=== EXERCISE DESCRIPTION ===
Count the lines in the records below that contain the word "trees", and reply with the number alone.

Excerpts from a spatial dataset
========================================

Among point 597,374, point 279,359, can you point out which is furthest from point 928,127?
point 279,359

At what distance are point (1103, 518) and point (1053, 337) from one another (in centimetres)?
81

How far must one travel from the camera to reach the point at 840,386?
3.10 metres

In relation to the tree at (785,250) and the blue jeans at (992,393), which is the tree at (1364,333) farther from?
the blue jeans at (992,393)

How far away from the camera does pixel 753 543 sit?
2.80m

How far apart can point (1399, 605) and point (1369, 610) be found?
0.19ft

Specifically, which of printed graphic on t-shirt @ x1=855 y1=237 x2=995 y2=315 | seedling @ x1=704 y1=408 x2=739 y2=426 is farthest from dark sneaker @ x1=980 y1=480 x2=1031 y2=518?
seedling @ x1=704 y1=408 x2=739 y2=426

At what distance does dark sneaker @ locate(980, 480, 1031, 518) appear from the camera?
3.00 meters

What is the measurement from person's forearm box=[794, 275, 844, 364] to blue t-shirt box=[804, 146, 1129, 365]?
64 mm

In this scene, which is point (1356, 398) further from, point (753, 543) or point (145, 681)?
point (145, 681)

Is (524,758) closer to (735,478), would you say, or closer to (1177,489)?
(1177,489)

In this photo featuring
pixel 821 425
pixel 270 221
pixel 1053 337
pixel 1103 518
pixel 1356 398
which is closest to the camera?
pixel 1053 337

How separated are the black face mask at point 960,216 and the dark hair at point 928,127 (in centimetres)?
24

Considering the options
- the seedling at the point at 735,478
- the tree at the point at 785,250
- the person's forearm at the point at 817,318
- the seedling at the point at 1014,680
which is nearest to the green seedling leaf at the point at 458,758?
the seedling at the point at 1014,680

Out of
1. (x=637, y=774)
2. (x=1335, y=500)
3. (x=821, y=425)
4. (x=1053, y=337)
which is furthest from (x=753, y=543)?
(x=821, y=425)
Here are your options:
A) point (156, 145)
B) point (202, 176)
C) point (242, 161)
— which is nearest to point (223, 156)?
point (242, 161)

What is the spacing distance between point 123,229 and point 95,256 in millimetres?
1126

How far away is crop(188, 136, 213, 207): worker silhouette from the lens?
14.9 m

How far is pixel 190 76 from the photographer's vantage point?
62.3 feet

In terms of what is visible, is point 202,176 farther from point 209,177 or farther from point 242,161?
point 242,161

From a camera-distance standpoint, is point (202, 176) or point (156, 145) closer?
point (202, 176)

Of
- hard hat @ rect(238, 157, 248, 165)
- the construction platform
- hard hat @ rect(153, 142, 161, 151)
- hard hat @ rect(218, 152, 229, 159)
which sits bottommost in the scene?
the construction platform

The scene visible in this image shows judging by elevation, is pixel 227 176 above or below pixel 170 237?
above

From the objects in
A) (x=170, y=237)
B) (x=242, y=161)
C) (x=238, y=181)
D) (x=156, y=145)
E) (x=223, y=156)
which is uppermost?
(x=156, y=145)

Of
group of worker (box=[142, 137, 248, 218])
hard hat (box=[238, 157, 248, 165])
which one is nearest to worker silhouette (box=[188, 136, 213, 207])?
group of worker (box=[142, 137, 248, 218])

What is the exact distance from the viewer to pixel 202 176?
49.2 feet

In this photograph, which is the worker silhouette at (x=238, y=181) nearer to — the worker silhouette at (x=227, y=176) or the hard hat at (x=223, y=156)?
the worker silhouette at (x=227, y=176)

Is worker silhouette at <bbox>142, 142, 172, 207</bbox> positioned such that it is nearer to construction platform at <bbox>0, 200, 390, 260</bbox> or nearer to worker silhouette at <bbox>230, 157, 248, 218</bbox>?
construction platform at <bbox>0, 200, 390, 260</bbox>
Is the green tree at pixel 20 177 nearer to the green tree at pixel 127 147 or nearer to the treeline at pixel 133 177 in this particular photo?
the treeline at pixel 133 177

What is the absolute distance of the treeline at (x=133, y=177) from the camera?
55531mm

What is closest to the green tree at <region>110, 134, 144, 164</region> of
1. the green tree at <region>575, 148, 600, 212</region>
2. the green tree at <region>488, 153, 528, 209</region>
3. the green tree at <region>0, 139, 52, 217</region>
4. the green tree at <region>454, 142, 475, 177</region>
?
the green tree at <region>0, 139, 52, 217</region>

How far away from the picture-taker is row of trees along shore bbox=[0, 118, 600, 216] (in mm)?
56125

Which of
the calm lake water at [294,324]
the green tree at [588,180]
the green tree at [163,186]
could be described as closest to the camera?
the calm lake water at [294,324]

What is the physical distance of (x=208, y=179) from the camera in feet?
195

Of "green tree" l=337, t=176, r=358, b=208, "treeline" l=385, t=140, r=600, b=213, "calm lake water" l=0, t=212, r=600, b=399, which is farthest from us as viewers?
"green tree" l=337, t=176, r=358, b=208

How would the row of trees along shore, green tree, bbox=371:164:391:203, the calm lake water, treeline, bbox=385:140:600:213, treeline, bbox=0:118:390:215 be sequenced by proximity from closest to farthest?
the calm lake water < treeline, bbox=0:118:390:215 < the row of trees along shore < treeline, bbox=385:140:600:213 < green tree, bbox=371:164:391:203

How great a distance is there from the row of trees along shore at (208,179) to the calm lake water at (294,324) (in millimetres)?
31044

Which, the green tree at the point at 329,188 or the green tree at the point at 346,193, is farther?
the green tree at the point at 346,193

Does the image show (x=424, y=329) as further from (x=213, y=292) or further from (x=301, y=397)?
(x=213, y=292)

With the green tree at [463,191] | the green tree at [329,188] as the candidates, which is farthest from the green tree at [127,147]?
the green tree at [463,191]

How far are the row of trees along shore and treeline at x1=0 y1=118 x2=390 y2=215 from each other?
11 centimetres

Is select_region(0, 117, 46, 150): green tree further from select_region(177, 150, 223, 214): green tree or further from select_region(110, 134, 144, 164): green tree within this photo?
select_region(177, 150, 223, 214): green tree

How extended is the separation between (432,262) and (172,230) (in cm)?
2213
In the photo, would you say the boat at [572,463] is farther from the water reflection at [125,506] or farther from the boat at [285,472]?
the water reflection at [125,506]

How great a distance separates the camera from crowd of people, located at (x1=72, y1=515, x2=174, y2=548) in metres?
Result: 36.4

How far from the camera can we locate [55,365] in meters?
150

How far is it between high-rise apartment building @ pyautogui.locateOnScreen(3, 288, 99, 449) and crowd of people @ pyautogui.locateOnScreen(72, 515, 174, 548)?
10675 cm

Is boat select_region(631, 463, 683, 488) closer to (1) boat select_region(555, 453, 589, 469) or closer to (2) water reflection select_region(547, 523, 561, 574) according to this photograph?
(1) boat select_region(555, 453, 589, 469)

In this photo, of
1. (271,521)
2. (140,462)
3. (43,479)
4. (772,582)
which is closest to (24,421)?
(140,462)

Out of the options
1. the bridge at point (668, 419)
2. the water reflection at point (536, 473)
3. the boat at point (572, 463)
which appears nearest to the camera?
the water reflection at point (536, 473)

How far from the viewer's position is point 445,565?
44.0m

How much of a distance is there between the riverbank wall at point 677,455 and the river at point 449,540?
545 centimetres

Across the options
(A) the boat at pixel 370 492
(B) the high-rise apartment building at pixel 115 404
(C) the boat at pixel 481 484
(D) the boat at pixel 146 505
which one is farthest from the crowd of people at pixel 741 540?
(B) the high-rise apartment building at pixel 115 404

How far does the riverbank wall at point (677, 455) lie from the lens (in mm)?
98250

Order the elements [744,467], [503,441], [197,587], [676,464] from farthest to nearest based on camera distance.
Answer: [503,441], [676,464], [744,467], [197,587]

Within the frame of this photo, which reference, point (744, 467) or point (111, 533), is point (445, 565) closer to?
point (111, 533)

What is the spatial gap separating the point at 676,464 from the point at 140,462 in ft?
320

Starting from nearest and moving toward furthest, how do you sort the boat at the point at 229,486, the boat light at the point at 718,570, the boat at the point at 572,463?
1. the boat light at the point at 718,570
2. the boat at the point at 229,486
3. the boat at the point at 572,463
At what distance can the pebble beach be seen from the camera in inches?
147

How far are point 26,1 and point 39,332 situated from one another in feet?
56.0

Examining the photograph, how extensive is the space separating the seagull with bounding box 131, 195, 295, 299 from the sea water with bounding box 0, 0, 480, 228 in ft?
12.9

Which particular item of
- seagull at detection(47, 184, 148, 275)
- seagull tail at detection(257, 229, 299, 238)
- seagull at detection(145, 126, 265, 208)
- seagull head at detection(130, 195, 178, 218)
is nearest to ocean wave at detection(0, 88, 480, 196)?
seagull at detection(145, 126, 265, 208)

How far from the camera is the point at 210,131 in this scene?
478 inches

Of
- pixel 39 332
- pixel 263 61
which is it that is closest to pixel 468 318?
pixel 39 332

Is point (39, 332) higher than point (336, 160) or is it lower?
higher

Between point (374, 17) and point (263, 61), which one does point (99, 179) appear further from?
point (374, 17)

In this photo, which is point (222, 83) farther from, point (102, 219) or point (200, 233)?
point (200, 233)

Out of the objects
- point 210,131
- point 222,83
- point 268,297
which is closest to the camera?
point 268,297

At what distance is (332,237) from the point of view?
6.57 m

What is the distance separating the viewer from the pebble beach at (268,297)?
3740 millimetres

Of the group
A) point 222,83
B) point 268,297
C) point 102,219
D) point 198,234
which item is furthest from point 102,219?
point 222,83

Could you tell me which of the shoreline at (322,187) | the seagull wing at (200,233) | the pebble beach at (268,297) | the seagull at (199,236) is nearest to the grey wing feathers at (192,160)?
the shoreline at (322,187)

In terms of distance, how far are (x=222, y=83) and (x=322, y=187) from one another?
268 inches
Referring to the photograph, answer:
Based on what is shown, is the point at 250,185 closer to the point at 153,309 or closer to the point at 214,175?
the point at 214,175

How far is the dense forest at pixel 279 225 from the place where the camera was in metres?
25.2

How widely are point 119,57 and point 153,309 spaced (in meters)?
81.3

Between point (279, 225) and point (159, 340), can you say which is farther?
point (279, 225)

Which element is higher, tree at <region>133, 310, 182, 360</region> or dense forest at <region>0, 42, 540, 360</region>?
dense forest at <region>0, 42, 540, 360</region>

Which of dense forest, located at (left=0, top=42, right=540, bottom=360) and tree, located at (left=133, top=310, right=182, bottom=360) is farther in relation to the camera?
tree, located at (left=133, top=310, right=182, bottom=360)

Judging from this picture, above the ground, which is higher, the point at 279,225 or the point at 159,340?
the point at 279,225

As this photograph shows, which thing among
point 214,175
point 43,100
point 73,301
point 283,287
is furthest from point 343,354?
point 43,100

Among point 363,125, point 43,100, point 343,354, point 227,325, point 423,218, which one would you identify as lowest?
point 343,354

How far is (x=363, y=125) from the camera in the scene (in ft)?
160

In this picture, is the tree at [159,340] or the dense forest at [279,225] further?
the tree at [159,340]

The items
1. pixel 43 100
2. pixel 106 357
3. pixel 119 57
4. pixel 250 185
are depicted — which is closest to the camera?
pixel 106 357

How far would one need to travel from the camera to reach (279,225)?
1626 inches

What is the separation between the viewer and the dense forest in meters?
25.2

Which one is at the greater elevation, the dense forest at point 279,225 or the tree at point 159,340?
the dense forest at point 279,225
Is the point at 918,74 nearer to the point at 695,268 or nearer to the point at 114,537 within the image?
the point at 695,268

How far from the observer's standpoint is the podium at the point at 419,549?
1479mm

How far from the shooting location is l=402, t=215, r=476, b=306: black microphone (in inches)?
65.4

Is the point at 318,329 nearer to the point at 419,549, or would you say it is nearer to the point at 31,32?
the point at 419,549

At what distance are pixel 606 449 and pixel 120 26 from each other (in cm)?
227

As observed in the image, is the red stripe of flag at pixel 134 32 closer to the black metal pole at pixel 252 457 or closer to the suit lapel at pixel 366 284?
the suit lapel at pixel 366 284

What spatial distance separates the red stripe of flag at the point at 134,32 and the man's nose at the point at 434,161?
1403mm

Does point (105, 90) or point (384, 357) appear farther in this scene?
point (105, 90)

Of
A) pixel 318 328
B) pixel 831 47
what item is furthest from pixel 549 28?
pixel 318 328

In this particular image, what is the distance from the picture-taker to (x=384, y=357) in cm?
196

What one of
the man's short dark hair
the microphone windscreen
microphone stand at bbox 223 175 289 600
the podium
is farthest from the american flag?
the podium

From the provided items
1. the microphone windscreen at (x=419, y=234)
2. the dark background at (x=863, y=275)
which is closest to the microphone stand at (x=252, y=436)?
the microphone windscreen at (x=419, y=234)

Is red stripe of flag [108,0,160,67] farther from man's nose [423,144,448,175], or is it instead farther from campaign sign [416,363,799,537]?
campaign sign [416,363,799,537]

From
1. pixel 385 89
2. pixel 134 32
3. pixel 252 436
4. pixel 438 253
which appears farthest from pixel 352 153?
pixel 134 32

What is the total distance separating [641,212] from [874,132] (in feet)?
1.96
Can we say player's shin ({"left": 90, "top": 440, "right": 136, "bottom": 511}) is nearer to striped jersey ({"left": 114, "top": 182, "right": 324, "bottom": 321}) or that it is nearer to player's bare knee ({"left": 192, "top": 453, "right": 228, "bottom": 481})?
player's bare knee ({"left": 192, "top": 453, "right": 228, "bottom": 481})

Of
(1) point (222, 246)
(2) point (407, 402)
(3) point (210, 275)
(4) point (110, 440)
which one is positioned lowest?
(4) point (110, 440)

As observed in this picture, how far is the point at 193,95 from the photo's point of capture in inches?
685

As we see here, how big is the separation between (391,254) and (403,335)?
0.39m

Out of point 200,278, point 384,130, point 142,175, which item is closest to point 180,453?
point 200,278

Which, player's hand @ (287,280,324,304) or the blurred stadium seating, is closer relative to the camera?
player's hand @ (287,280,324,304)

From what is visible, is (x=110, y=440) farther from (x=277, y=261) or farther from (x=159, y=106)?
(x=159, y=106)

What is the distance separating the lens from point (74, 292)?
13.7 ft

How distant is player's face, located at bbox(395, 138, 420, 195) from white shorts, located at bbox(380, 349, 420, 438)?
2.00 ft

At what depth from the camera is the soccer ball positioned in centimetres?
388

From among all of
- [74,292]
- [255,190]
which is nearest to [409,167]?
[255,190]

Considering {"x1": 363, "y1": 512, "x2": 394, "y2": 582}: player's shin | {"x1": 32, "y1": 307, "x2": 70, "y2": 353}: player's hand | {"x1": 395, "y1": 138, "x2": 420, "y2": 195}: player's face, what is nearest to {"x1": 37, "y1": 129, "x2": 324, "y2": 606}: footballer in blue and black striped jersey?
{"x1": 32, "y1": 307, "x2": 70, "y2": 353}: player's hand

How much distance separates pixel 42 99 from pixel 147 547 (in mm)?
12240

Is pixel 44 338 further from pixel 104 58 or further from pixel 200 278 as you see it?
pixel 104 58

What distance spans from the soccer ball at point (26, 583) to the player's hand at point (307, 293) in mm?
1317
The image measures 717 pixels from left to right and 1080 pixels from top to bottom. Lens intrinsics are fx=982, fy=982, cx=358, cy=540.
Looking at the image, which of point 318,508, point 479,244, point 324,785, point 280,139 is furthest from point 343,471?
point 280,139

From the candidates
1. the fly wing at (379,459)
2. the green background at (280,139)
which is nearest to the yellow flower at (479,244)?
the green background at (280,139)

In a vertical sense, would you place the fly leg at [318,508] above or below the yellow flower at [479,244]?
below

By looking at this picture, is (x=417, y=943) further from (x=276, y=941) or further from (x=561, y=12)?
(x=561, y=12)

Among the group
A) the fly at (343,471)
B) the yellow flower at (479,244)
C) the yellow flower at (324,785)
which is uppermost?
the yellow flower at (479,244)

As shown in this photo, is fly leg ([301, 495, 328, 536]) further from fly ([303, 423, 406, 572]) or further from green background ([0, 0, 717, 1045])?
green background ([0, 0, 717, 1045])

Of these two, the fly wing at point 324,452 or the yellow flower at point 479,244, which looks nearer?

========================================

=== RESULT ===
5